WHAT THE EXERCISE ASKS » From the news report on the Megabus crash, reproduce word for word the passage that begins with the words containing "On Thursday morning, Eliana" and ends with "the Litchfield exit.".
===== TEXT PROVIDED
Eliana Siegal says she believes she survived unharmed a bus crash yesterday, Thursday, on Interstate 55, because her father gave her a dollar to give to charity, a Jewish tradition that she said helped protect her en route.
On Thursday morning, Eliana Siegal boarded a double-decker Megabus at Union Station in downtown Chicago, on her way to a concert in St. Louis that night.
Megabus is an intercity bus service providing discount travel services throughout the Northeast, parts of the Southeast, and Midwestern United States, and in southern Canada.
According to the Chicago Tribune, a few hours later, the 64-passenger bus she was sitting in blew a tire and skidded until it smashed into a concrete pillar of an overpass on Interstate 55 near Litchfield, Illinois, some 60 miles northeast of St. Louis.
Television footage from the scene shows crews on ladders reaching inside the smashed front end of the bus. Thirty ambulances and five medical helicopters responded, and I-55 was shut down in both directions from the Carlinville exit to the Litchfield exit.
==========
===== INFORMATION SHOWN
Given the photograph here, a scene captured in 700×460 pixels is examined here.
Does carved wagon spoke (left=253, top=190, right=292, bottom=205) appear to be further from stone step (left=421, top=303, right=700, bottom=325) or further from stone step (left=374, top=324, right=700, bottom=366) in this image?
==========
RESPONSE »
On Thursday morning, Eliana Siegal boarded a double-decker Megabus at Union Station in downtown Chicago, on her way to a concert in St. Louis that night.
Megabus is an intercity bus service providing discount travel services throughout the Northeast, parts of the Southeast, and Midwestern United States, and in southern Canada.
According to the Chicago Tribune, a few hours later, the 64-passenger bus she was sitting in blew a tire and skidded until it smashed into a concrete pillar of an overpass on Interstate 55 near Litchfield, Illinois, some 60 miles northeast of St. Louis.
Television footage from the scene shows crews on ladders reaching inside the smashed front end of the bus. Thirty ambulances and five medical helicopters responded, and I-55 was shut down in both directions from the Carlinville exit to the Litchfield exit.